Dès le commencement du roman, le ton est donné : il sera de ceux que l'on déguste, dont on pèse les mots, de ceux dont il ne faut rien rater.
Sorj Chalandon nous livre ici un roman personnel, important et d'une telle intensité qu'on se sent un peu fébrile tout le long du récit.
Personnel car c'est l'histoire authentique que Sorj Chalandon a partagé avec Denis Donaldson, terroriste Irlandais et pilier de l'IRA. C'est le regard douloureux, triste et infiniment respectueux de l'ami sur celui qui a trahi les siens.
Important car il témoigne d'une page sanglante et décisive de l'Histoire de l'Irlande, celle qui a accompagné de manière quasi-quotidienne notre enfance avec ces mots : IRA, attentats et terrorisme. Et comme pour "L'attentat" de Yasmina Khadra, il ne s'agit pas d'excuser l'inexcusable, mais de savoir et éventuellement de comprendre.
Intense parce qu'on est Irlandais le temps de 320 pages et probablement longtemps après, et puis parce qu'il y a la voix de l'enfant meurtri, du héros, du combattant, du traître qui résonne et nous bouleverse par son humanité, sa dignité, sa douleur, sa culpabilité et sa faiblesse.

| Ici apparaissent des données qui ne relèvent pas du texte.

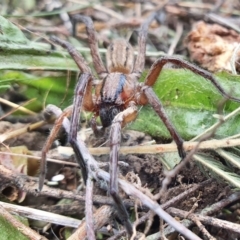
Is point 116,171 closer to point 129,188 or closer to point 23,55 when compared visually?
point 129,188

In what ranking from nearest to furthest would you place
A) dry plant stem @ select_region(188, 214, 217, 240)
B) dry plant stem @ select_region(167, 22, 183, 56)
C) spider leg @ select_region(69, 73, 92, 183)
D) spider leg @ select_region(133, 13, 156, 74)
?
dry plant stem @ select_region(188, 214, 217, 240)
spider leg @ select_region(69, 73, 92, 183)
spider leg @ select_region(133, 13, 156, 74)
dry plant stem @ select_region(167, 22, 183, 56)

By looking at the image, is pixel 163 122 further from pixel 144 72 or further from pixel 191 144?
pixel 144 72

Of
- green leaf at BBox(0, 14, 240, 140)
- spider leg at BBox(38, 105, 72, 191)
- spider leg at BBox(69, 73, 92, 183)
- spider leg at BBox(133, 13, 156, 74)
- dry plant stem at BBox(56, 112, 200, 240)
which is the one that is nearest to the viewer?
dry plant stem at BBox(56, 112, 200, 240)

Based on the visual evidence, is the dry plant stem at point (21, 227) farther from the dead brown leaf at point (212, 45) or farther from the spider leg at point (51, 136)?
the dead brown leaf at point (212, 45)

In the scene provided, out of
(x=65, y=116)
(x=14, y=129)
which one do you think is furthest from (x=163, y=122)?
(x=14, y=129)

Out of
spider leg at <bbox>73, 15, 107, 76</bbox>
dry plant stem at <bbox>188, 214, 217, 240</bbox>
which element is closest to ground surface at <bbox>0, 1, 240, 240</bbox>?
dry plant stem at <bbox>188, 214, 217, 240</bbox>

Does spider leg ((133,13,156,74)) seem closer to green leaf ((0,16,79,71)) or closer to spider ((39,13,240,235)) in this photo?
spider ((39,13,240,235))
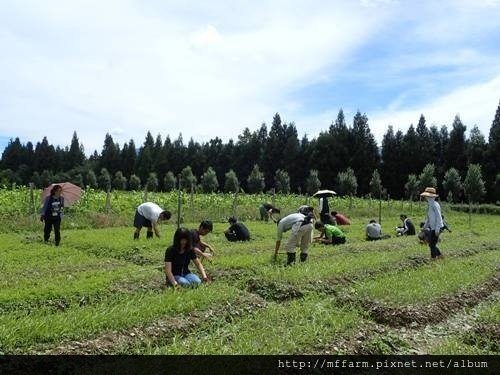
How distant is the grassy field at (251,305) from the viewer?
7059 millimetres

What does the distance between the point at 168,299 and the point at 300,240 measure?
557cm

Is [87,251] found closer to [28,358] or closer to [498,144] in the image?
[28,358]

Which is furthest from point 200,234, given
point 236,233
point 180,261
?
point 236,233

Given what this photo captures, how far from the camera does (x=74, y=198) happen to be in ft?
62.7

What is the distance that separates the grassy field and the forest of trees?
176 ft

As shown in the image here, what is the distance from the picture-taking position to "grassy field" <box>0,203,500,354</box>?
278 inches

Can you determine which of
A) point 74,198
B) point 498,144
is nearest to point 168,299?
point 74,198

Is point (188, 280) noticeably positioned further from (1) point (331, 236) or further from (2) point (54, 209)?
(1) point (331, 236)

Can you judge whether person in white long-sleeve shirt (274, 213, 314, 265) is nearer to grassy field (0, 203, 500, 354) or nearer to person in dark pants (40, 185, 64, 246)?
grassy field (0, 203, 500, 354)

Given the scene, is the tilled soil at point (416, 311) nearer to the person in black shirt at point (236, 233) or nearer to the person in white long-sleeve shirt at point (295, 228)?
the person in white long-sleeve shirt at point (295, 228)

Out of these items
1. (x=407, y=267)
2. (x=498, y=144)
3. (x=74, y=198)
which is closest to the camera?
(x=407, y=267)

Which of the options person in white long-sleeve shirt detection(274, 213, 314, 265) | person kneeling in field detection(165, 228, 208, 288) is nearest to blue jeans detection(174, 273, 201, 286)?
person kneeling in field detection(165, 228, 208, 288)

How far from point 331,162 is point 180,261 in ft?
246

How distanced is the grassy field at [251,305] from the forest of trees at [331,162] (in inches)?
2108
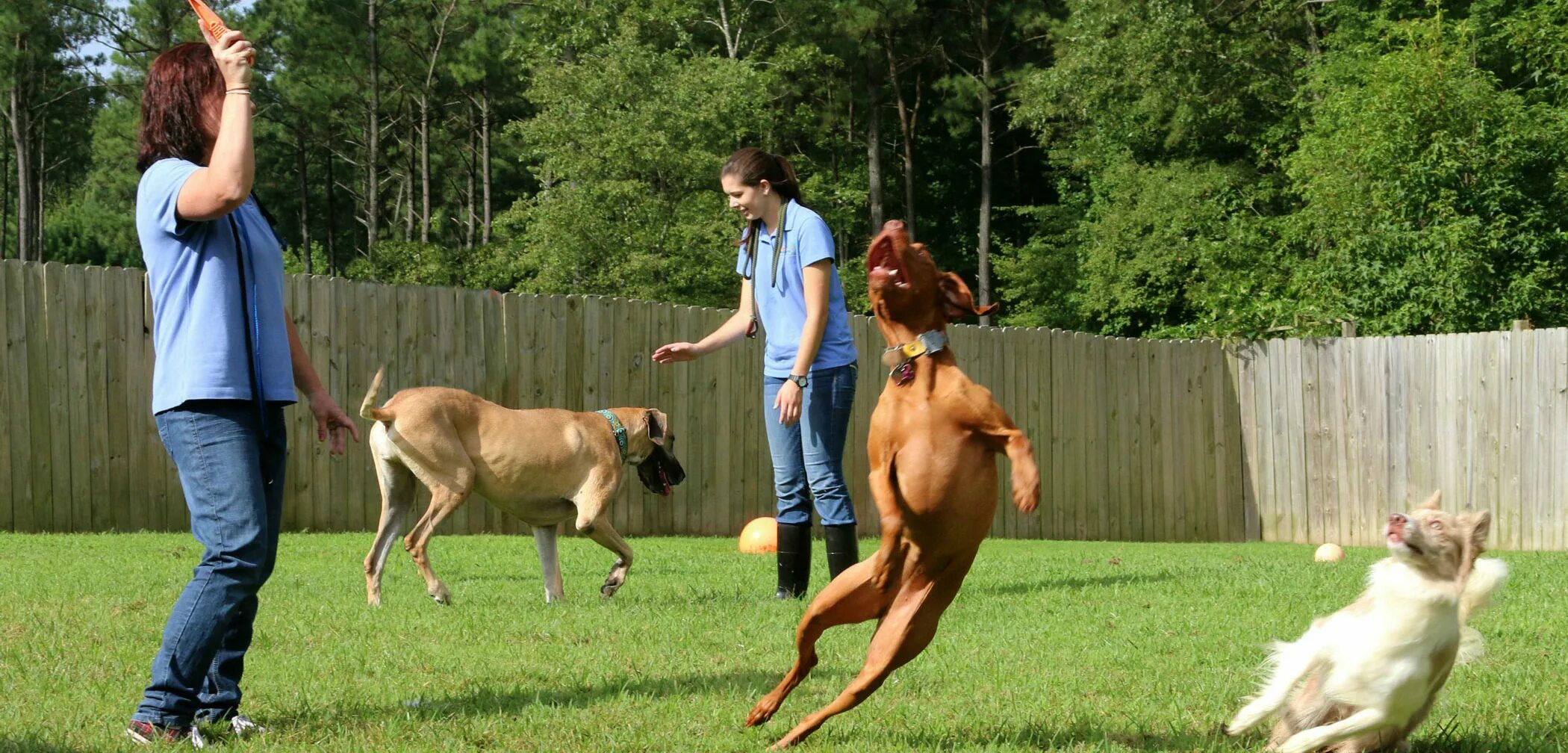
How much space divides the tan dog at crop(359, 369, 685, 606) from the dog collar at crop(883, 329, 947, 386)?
3.60m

La plume de Sorj Chalandon est à la hauteur de la force et de la beauté de son témoignage, il nous offre avec "Retour à Killybegs" un roman bouleversant et captivant.
Le mot de l'éditeur :
Maintenant que tout est découvert, ils vont parler à ma place. L'IRA, les Britanniques, ma famille, mes proches, des journalistes que je n'ai même jamais rencontrés. Certains oseront vous expliquer pourquoi et comment j'en suis venu à trahir.
Avec
Retour à Killybegs
, Sorj Chalandon se glisse dans la peau de Tyrone Meehan, un homme qui a trahi, dont il nous conte l’histoire et dont on entend la voix. On voit comment se déroule, sur trois générations, le fil d’une existence, en Irlande du Nord. L’enfance entre un père violent et une mère qui ploie sous le fardeau des naissances et de la mi-sère. Puis la haine des Anglais, très tôt enseignée par le père, qui, un jour, lassé de tout, disparaît. Commence alors l’engagement du jeune Tyrone Meehan dans l’IRA, jusqu’à ce que le héros qu’il était passe de l’autre côté. Est-ce ex-plicable, est-ce admissible ? Ce texte tout de dignité, de violence et de tendresse, laisse ouverte la voie de l’indulgence.